DATA SUPPLIED:
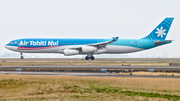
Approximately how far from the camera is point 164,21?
229 feet

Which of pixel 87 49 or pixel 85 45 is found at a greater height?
pixel 85 45

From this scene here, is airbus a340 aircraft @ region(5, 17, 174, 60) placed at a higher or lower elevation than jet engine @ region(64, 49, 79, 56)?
higher

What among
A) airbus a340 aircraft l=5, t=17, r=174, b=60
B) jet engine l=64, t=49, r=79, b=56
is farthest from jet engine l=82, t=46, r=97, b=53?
jet engine l=64, t=49, r=79, b=56

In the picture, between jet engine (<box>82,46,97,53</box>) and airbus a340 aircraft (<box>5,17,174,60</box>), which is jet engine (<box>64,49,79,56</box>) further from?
jet engine (<box>82,46,97,53</box>)

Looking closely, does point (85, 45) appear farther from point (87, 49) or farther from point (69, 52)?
point (69, 52)

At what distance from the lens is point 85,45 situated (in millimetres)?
64250

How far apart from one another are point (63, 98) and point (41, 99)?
1611 mm

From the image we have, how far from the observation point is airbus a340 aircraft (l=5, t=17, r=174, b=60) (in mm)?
62875

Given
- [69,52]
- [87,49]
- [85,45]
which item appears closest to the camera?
[69,52]

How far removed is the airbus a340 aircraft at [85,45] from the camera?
6288 cm

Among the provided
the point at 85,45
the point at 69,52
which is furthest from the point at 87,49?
the point at 69,52

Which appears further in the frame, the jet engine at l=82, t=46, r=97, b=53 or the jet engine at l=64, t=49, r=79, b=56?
Answer: the jet engine at l=82, t=46, r=97, b=53

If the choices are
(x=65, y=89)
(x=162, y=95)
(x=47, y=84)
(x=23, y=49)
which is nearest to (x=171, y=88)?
(x=162, y=95)

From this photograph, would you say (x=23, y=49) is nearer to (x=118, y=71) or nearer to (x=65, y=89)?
(x=118, y=71)
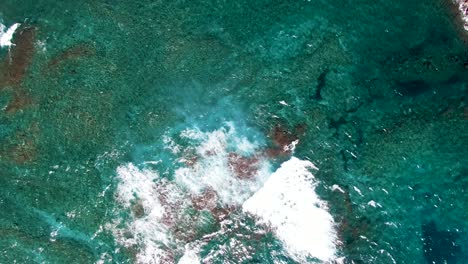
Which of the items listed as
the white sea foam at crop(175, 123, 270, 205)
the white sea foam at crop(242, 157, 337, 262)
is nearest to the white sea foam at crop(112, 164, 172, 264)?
the white sea foam at crop(175, 123, 270, 205)

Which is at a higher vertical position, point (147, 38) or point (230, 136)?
point (147, 38)

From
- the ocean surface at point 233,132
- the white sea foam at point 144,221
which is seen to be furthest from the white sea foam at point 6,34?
the white sea foam at point 144,221

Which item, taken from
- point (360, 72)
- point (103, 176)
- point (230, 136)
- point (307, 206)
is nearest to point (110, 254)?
point (103, 176)

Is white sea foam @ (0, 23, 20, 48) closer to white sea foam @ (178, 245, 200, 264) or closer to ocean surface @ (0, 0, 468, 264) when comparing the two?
ocean surface @ (0, 0, 468, 264)

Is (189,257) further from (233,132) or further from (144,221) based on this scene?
(233,132)

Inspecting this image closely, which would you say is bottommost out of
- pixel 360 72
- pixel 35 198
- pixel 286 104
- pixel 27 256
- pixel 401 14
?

SET PROBLEM:
Reproduce every line above as written, skipping pictures.

THE COMPLETED TASK:
Approximately how far from the camera is point 164,21?
229 feet

Which of pixel 87 49 or pixel 85 45 is found at a greater height?
pixel 85 45

From this scene here, is airbus a340 aircraft @ region(5, 17, 174, 60) placed at a higher or lower elevation than jet engine @ region(64, 49, 79, 56)?
higher

What among
A) airbus a340 aircraft l=5, t=17, r=174, b=60
B) jet engine l=64, t=49, r=79, b=56
is farthest from jet engine l=82, t=46, r=97, b=53?
jet engine l=64, t=49, r=79, b=56

In the picture, between jet engine (<box>82,46,97,53</box>) and airbus a340 aircraft (<box>5,17,174,60</box>), which is jet engine (<box>64,49,79,56</box>) further from?
jet engine (<box>82,46,97,53</box>)

Looking closely, does point (85, 45) appear farther from point (87, 49) or farther from point (69, 52)?
point (69, 52)

At what distance from the lens is point 85,45 situated (in millimetres)?
64250

How far apart from one another are point (63, 98) and point (41, 99)?
1611 mm

From the image we have, how far from the observation point is airbus a340 aircraft (l=5, t=17, r=174, b=60) (in mm)?
62875

Given
- [69,52]
- [87,49]
- [85,45]
which item appears closest to the camera?
[69,52]

How far removed is the airbus a340 aircraft at [85,45] from the camera?
6288 cm

Among the provided
the point at 85,45
the point at 69,52
which is furthest from the point at 87,49?
the point at 69,52

Which appears further in the frame, the jet engine at l=82, t=46, r=97, b=53 or the jet engine at l=64, t=49, r=79, b=56?
Answer: the jet engine at l=82, t=46, r=97, b=53

If the choices are
(x=65, y=89)
(x=162, y=95)
(x=47, y=84)
(x=23, y=49)
which is nearest to (x=171, y=88)?
(x=162, y=95)

From this photograph, would you say (x=23, y=49) is nearer to (x=118, y=71) or nearer to (x=65, y=89)?
(x=118, y=71)
Which of the items listed as
the white sea foam at crop(175, 123, 270, 205)
the white sea foam at crop(242, 157, 337, 262)
is nearest to the white sea foam at crop(112, 164, 172, 264)?
the white sea foam at crop(175, 123, 270, 205)

Which is at a higher vertical position, point (147, 38) or point (230, 136)?
point (147, 38)

From
- the ocean surface at point 233,132
- the white sea foam at point 144,221
which is seen to be furthest from the white sea foam at point 6,34?
the white sea foam at point 144,221

Which item, taken from
- point (360, 72)
- point (103, 176)
- point (230, 136)
- point (307, 206)
is nearest to point (110, 254)?
point (103, 176)

Is white sea foam @ (0, 23, 20, 48) closer to white sea foam @ (178, 245, 200, 264) or closer to ocean surface @ (0, 0, 468, 264) when comparing the two?
ocean surface @ (0, 0, 468, 264)

Is (189,257) further from (233,132) or further from (144,221) based on this scene?
(233,132)

Inspecting this image closely, which would you say is bottommost out of
- pixel 360 72
- pixel 35 198
- pixel 286 104
- pixel 27 256
- pixel 401 14
?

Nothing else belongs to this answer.